Sumanto Qurtubi dalam buku sesatnya
"Lubang Hitam Agama" menyatakan bahwa "Agama" adalah pembunuh
kreativitas dan pemasung intelektual yang mematikan akal dan nalar.
Pernyataan tersebut merupakan jenis penyakit "keterbelakangan
intelektual" yang sudah sangat kronis.
Sebagaimana sudah saya tuturkan
pada tulisan sebelumnya bahwa kaum Liberal sangat mengandalkan akal,
bahkan cenderung mempertuhankan akal, sehingga semua aturan Aqidah,
Syariat dan Akhlaq ditimbang dengan neraca akal. Dengan berdalih ayat
dan hadits tentang keistimewaan akal, mereka paksa Aqidah, Syariat dan
Akhlaq untuk tunduk kepada akal. Itulah karenanya, kaum Liberal akan
menentang ayat dan menolak hadits serta mengabaikan agama jika mereka
nilai bertentangan dengan akal.
Benarkah dengan sikap demikian itu
berarti kaum Liberal telah memuliakan akal, atau sebaliknya?. Insya
Allah, tulisan ini akan menjawab pertanyaan tersebut. Dalam rangka untuk
mendapatkan jawaban yang komprehensif, maka terlebih dahulu harus
dipaparkan tentang hubungan antara Iman, Akal dan Ilmu. Dan akan kita
awali dengan fakta sejarah tentang Dialog Dua Imam.
Dialog Dua Imam
Asy-Syeikh Muhammad Abu Zahrah rhm
menukilkan sebuah sejarah menarik dalam kitabnya yang berjudul "Al-Imam
Ash-Shodiq" : Bahwa Imam Ja'far Ash-Shodiq RA (80-148 H) bersahabat
baik dengan Imam Abu Hanifah RA (80-150 H), bahkan Imam Abu Hanifah RA
banyak menyampaikan riwayat yang bersumber dari dari Imam Ja'far
Ash-Shodiq RA. Suatu ketika ayahanda Imam Ja'far AsShodiq RA, yaitu Imam
Muhammad Al-Baqir bin Ali Zainal Abidin As-Sajjad bin Sayyiduna
Husein, rodhiyallaahu 'anhum, melakukan "Tabayyun" kepada Imam Abu
Hanifah RA tentang "issue" yang menuduh Imam Abu Hanifah RA lebih
mendahulukan "dalil akal" daripada "dalil syar'i". Dalam suatu
pertemuan, berkatalah Imam Muhammad Al-Baqir RA kepada Imam Abu Hanifah
RA : "Benarkah anda orang yang merubah agama Datukku dan
hadits-haditsnya kepada Al-Qiyas ?" Imam Abu Hanifah RA menjawab :
"Duduklah di tempatmu yang sepatutnya bagiku, karena sesungguhnya
bagimu di sisiku kehormatan seperti kehormatan Datukmu SAW semasa
hidupnya di tengah para Shahabatnya."

▸ **INSTRUKSI KERJA**:
- 1) Salin dari kutipan sumber bagian yang dibuka dengan kata-kata yang memuat "Sumanto Qurtubi dalam" dan ditutup dengan "akal dan nalar.".
- 2) Menurut kutipan sumber, apa judul kitab Asy-Syeikh Muhammad Abu Zahrah yang memuat sejarah tentang Dialog Dua Imam?

▸ **BARIS DATA**:
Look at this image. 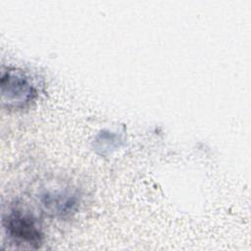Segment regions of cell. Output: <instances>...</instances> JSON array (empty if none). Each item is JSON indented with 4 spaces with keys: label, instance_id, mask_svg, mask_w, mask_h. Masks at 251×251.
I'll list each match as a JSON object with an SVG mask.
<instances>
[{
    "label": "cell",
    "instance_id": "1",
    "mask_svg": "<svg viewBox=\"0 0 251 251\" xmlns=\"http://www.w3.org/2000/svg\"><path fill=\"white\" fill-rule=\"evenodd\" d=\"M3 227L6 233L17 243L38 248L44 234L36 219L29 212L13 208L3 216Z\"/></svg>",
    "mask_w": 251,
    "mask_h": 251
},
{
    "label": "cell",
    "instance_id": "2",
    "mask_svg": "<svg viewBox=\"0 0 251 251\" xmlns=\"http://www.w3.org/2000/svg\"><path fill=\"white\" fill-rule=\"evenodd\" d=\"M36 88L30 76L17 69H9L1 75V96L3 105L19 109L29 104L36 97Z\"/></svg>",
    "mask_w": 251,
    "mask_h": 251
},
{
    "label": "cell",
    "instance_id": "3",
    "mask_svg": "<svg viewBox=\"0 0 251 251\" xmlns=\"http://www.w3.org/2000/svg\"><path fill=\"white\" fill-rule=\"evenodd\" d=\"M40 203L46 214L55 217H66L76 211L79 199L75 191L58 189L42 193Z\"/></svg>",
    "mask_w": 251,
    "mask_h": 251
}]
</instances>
==
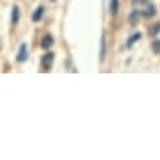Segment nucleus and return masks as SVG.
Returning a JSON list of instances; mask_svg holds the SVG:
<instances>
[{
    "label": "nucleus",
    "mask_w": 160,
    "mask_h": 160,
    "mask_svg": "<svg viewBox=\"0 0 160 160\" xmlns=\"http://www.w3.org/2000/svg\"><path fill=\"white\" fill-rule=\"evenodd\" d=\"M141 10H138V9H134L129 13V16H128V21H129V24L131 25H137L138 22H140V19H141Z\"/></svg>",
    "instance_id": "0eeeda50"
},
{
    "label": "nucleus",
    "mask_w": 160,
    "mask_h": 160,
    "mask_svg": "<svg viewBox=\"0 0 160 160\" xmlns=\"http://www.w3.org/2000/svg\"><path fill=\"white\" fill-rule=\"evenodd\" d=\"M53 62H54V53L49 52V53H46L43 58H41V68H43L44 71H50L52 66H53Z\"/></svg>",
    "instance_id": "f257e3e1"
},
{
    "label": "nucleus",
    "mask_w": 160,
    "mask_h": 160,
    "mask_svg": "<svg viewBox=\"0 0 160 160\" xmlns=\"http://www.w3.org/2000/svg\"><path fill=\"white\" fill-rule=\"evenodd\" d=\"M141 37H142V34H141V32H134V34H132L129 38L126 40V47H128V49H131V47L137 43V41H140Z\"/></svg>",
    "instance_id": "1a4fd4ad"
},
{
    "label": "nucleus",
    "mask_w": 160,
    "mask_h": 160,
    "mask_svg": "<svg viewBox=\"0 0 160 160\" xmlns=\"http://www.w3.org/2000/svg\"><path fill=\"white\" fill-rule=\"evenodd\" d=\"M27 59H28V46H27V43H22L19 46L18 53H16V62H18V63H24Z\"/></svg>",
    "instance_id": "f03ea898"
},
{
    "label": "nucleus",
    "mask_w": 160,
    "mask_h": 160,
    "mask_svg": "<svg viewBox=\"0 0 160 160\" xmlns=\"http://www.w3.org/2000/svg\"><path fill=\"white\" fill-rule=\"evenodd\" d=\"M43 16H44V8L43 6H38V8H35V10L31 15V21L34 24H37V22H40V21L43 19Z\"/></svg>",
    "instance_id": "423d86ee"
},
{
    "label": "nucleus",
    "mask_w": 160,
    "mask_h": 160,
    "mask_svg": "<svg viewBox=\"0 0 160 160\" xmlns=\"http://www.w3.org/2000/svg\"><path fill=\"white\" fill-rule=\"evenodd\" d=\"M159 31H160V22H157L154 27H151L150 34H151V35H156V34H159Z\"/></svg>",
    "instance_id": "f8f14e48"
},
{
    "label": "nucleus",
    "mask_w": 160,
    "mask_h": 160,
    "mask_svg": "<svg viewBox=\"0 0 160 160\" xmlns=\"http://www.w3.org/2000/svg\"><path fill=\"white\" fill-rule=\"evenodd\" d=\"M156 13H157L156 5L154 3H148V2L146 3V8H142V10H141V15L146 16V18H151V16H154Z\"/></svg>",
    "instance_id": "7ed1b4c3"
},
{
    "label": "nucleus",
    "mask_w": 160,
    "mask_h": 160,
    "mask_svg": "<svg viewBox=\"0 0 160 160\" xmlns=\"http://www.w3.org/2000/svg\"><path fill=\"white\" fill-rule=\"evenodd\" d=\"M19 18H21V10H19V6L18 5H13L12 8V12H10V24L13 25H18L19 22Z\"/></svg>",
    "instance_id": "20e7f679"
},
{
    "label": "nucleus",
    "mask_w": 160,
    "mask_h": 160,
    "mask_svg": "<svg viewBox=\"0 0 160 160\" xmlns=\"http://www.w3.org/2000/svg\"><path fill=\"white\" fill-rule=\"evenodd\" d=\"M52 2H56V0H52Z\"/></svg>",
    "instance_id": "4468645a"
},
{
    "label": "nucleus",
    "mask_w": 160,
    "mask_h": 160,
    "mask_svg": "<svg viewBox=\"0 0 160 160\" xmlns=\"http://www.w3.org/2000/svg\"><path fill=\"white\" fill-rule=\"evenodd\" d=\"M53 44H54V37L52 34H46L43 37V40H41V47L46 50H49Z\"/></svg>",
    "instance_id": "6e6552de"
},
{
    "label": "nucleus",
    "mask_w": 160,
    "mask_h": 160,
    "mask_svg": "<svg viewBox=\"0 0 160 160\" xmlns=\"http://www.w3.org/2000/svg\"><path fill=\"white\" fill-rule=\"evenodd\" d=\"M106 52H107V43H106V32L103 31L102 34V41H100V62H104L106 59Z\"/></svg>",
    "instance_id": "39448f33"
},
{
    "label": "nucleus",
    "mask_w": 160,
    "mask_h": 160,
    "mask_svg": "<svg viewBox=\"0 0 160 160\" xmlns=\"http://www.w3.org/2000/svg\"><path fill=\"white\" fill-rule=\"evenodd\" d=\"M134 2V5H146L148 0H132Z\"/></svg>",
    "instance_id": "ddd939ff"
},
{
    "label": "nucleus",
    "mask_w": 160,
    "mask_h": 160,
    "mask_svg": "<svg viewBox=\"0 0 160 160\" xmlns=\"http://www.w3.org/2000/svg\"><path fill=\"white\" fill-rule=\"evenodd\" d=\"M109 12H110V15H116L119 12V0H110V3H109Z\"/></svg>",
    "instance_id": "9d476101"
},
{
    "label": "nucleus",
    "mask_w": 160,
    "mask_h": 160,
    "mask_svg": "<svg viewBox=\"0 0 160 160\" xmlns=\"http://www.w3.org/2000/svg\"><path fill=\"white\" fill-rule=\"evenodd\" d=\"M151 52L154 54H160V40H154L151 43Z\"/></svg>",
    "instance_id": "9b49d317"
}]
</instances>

▸ **TANGGAPAN**:
- 1)
Sumanto Qurtubi dalam buku sesatnya
"Lubang Hitam Agama" menyatakan bahwa "Agama" adalah pembunuh
kreativitas dan pemasung intelektual yang mematikan akal dan nalar.

- 2) "Al-Imam Ash-Shodiq".